The NBA continues to be a trailblazer in the crypto space. Whether it’s NBA Top Shot’s breakout, crypto exchange company FTX purchasing naming rights to the Miami Heat’s arena, or teams increasingly offering fans the ability to buy tickets and merchandise with various cryptocurrencies, basketball keeps finding ways to lead the way in normalizing and popularizing blockchain technology in sports.
The league’s latest crypto crossover?
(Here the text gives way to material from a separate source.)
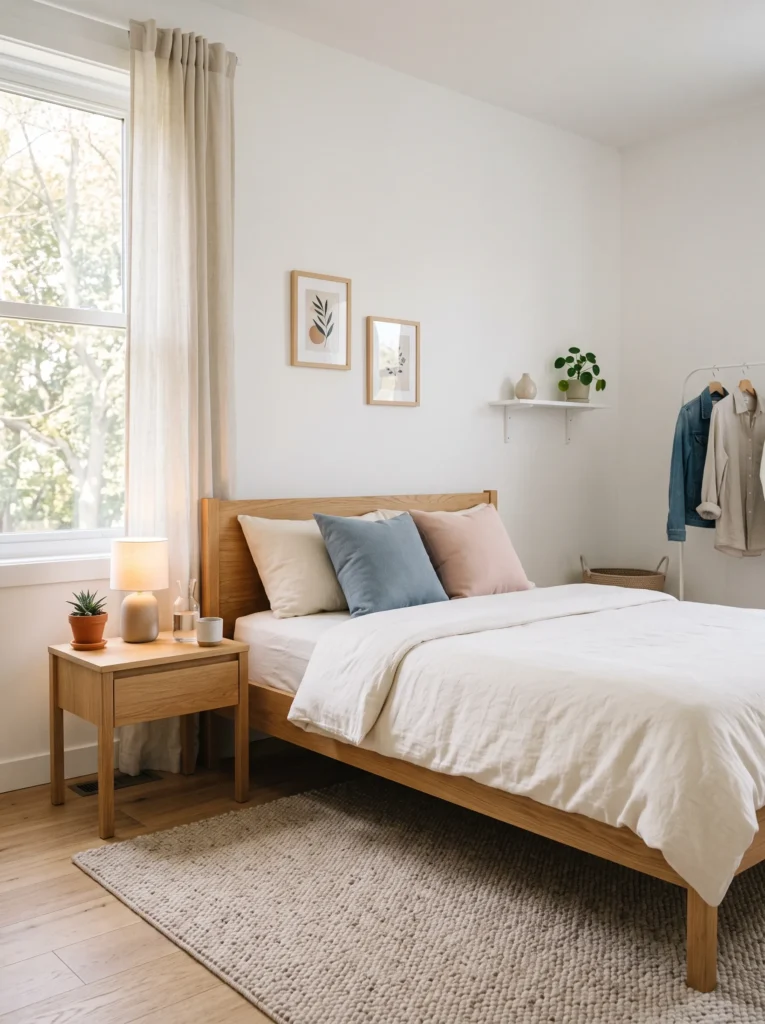 Go minimalist with white and wood tones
The Sacramento Kings, led by CEO and owner Vivek Ranadivé, announced last week that the organization will be offering employees the option to receive their salaries in Bitcoin.
“(Employees) can get paid as much of their salary in Bitcoin as they want, including the players,” Ranadivé said during a recent discussion on Clubhouse.
The news comes one month after Ranadivé and other NBA owners like Dallas’ Mark Cuban and Brooklyn’s Joe Tsai created a Blockchain Advisory Subcommittee with the goal of exploring ways to integrate crypto technology across the league to enhance business, fan engagement, and game day experience.
The offer to pay all employees, including players, with cryptocurrency does come with an obstacle, however. The current collective bargaining agreement between the league and the NBPA requires that teams pay players through either direct deposit or paper check.
There’s a workaround, however. Carolina Panthers offensive lineman Russell Okung made headlines when he opted to receive half his salary in Bitcoin; due to a similar CBA obstacle in the NFL, the Panthers paid Okung through a digital payment platform called Strike, which instantly converts dollars to Bitcoin directly and in real time.
Okung’s decision was a lucrative one — and the potential for NBA stars to experience an absolute windfall is massive. For instance, if Steph Curry had received 100% of his $40,231,758 salary in 2019-20 via Bitcoin, that sum would be worth approximately $240,000,000 based on current market value.
Yes, read that number again.
The Kings are no stranger to the crypto space, auctioning game-worn jerseys on the Ethereum blockchain in early 2020. In fact, the Kings have accepted Bitcoin as a method of payment dating all the way back to 2014, when 1 BTC was worth about $500-$700 month to month.
Any individual team or executive could propose these types of initiatives. But given the NBA’s status as the ultimate player empowerment league, it has an advantage in making them a reality at speed.
Today, Bitcoin has surged (to put it lightly) over the last calendar year, up more than 660% from $7,000 last April to now over $60,000 as of this writing. With that in mind, the NBA is wasting no time in ramping up its cryptocurrency initiatives — and forcing the rest of the sports world to take notice.